Тот пожал плечами, скорее смущенный, чем рассерженный, так что Корделия поняла: дворцовый врач как минимум наполовину прав. Она охватила Ваагена взглядом, желая завладеть им целиком — телом, разумом, душой, но в особенности — разумом, — и прикидывая, как бы раздразнить его воображение в своих собственных целях.
— Если все пойдет удачно, получите целый институт. Скажите ему, — она мотнула головой в сторону двери, туда, где была комната Эйрела, — я обещала.

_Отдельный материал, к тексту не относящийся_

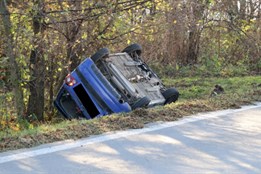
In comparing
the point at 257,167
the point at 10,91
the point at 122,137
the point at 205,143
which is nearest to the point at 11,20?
the point at 10,91

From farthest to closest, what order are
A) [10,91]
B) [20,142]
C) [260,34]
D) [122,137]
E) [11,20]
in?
[260,34], [10,91], [11,20], [122,137], [20,142]

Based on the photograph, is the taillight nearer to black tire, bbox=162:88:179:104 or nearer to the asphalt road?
black tire, bbox=162:88:179:104

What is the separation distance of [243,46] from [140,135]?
13998mm

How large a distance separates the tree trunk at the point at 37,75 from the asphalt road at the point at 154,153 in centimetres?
389

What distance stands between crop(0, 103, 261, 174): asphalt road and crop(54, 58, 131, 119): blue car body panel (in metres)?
1.67

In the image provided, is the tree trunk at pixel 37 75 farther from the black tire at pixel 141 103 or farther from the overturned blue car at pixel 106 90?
the black tire at pixel 141 103

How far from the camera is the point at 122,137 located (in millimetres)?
6199

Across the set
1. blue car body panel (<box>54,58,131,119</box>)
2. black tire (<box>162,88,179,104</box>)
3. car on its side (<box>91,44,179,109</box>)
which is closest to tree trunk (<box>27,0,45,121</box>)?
blue car body panel (<box>54,58,131,119</box>)

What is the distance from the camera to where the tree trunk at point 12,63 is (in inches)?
366

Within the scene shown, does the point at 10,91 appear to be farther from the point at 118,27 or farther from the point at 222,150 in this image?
the point at 222,150

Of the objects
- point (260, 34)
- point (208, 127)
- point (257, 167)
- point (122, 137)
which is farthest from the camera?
point (260, 34)

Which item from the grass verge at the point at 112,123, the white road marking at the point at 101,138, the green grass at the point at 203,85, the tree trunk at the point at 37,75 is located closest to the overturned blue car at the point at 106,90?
the grass verge at the point at 112,123

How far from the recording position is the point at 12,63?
9711 millimetres

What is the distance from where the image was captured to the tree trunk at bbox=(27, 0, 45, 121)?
9.62 metres
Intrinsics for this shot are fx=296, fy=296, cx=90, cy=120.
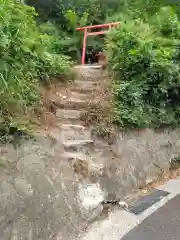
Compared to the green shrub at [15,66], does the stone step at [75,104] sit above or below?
below

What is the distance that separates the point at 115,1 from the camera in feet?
32.5

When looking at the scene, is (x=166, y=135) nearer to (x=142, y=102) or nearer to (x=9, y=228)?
(x=142, y=102)

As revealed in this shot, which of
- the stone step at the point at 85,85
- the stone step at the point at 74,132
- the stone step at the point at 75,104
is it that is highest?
the stone step at the point at 85,85

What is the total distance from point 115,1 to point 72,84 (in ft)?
16.1

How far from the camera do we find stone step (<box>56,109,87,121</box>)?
5.40m

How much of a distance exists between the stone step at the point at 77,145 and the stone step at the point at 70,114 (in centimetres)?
60

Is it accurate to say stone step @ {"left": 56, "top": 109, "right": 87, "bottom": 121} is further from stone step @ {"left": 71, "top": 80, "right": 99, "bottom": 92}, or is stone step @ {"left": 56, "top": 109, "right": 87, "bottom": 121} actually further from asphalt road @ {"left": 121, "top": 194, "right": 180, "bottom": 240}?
asphalt road @ {"left": 121, "top": 194, "right": 180, "bottom": 240}

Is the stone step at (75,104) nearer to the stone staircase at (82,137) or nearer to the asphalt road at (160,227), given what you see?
the stone staircase at (82,137)

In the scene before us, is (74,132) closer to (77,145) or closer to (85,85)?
(77,145)

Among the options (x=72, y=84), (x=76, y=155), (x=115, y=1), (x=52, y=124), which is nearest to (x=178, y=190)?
(x=76, y=155)

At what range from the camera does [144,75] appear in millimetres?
6016

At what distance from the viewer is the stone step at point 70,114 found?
5.40 m

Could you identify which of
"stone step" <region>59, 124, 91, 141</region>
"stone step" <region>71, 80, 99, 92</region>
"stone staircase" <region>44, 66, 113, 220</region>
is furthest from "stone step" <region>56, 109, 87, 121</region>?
"stone step" <region>71, 80, 99, 92</region>

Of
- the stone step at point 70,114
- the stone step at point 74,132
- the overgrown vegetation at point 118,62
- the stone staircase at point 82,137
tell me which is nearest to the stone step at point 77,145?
the stone staircase at point 82,137
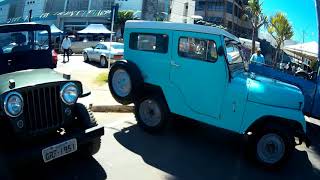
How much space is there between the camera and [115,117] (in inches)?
335

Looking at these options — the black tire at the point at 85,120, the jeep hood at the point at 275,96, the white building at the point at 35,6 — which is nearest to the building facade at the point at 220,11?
the white building at the point at 35,6

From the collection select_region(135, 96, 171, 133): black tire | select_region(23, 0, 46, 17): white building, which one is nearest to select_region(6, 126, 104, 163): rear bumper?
select_region(135, 96, 171, 133): black tire

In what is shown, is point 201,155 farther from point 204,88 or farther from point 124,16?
point 124,16

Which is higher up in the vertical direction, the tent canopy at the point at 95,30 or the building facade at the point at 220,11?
the building facade at the point at 220,11

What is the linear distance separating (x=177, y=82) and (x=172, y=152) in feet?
4.27

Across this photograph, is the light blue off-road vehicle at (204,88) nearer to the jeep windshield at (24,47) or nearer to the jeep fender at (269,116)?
the jeep fender at (269,116)

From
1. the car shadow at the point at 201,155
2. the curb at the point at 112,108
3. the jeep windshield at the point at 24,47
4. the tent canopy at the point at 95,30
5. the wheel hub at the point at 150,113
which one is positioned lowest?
the car shadow at the point at 201,155

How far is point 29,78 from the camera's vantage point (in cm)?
482

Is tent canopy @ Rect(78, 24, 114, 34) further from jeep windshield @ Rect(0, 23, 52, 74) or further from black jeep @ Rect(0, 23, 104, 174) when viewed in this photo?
black jeep @ Rect(0, 23, 104, 174)

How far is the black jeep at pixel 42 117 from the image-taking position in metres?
4.41

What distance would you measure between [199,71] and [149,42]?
132 centimetres

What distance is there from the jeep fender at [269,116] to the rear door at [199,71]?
1.73 feet

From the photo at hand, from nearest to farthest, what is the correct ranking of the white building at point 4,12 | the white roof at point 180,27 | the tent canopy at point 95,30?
the white roof at point 180,27, the tent canopy at point 95,30, the white building at point 4,12

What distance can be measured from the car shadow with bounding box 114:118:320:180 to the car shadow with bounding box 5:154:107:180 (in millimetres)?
894
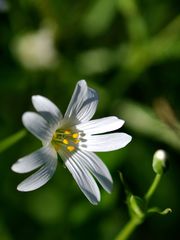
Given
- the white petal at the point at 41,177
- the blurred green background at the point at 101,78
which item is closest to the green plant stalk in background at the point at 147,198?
the white petal at the point at 41,177

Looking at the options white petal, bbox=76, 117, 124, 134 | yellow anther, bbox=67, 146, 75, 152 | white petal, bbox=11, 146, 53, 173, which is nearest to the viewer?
white petal, bbox=11, 146, 53, 173

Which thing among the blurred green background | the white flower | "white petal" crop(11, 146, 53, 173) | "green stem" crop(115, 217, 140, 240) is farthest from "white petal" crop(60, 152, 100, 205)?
the blurred green background

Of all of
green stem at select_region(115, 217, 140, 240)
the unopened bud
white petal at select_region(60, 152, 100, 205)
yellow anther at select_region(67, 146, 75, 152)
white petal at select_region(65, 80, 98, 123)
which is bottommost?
green stem at select_region(115, 217, 140, 240)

Они ушли: один рассерженный, другой смущенный, третий — обнадеженный. Корделия откинулась на подушки и принялась беззвучно насвистывать какой-то мотивчик, а пальцы ее продолжали медленно массировать живот. Сила тяжести исчезла.
Глава 9
К полудню Корделия, наконец, заснула, а проснувшись, совсем потеряла ощущение времени. Она щурилась, глядя на дневной свет, льющийся из окна палаты. Серый дождь кончился. Она потрогала живот, горюя и одновременно обнадеживая себя, повернулась на бок и увидела, что рядом с ее кроватью сидит граф Петр.